Any disturbance to the balance of inositol, in the cell, damages the plant. One such factor that can perturb this balance is high salinity. When salt levels are high, the production of inositol shuts down in the cells. As a result, the plant is unable to produce food or perform photosynthesis, and withers away and dies. Many plants, including most rice varieties, are susceptible to this. However, some rice varieties like Porteresia coarctata can survive for about ten days under high salt concentrations.

"Earlier studies have suggested that the mechanism by which Porteresia achieves its salt-tolerance could be transferred to other rice species," say the researchers.

Porteresia has two genes that are responsible for the production of inositol in its cells under high salinity. The first, PcIN01, is involved in producing an enzyme that generates the most common form of inositol called myoinositol. The second gene, PcIMT1, codes for a protein that produces a derivative of inositol, called pinitol. In the current study, the researchers transferred the two genes⁠ into 20-day old saplings of IR64 indica, a rice variety that produces high yield but is not salt-tolerant.

The researchers compared the genetically-modified plants with the unmodified IR64s and those with extra copies of the gene that usually produces inositol. They found that the plants with the salt-tolerant genes could withstand high salt concentrations of up to 18 grams of salt per litre for ten days. That is equivalent to about half the salinity of seawater. The modified plants resumed healthy growth when regular water supply was restored. On the other hand, the unmodified plants withered and died.

The researchers found that the genetically modified plants had longer (by 300-400%) and better-branched roots at all salt concentration levels than the unmodified plants. They also better retained their chlorophyll content through the ten days of salt-exposure—retaining about 50% while the unmodified plants lose almost 90%.  Besides, the fourth and later generations of the modified plants continued to produce seeds of comparable quantity and weight as unmodified plants grown under normal conditions.
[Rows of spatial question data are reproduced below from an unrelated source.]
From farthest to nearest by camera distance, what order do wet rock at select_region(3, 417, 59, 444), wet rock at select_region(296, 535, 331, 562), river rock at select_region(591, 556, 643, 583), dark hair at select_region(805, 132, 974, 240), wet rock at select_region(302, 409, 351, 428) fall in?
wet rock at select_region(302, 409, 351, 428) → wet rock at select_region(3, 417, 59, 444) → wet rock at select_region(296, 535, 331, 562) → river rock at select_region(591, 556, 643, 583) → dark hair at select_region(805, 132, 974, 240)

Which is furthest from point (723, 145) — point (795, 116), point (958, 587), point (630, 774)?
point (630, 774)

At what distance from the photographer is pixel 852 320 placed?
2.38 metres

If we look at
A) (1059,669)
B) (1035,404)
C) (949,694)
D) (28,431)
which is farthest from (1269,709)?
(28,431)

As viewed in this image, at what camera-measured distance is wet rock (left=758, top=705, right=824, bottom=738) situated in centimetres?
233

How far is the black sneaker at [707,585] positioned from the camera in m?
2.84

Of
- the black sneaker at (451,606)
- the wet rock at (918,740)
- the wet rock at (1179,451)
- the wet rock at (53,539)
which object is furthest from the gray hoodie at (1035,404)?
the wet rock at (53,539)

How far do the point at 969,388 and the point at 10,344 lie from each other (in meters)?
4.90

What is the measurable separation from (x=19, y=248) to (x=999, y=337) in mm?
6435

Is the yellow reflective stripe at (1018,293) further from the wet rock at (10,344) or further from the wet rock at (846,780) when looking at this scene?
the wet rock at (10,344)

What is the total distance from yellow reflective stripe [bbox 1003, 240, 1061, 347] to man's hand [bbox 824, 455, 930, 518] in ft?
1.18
Interestingly, plants with only the PcINO1 gene added outperformed those with only the PcIMT1 gene, and those with both genes, when exposed to salinity. The former also had marginally better yields in the fourth and later generations. These observations suggest that a complex web of interactions centred around inositol is involved in the salt-tolerance and recovery of the modified plants.

Modifying the genome of a plant, especially that of a food crop, can be risky as there may be unforeseen interactions between the genes in the plant or of the plant with its environment. Hence, genetically modified crops are extensively tested before they are introduced for consumption.

"Both the genes considered in the study are non-allergenic," say the researchers, explaining that neither gene is involved in the production of compounds known to cause diseases.

As extreme weather occurrences becoming more common, successfully modifying crops to withstand drought and high salinity could become essential in preventing crop-failures and averting famines.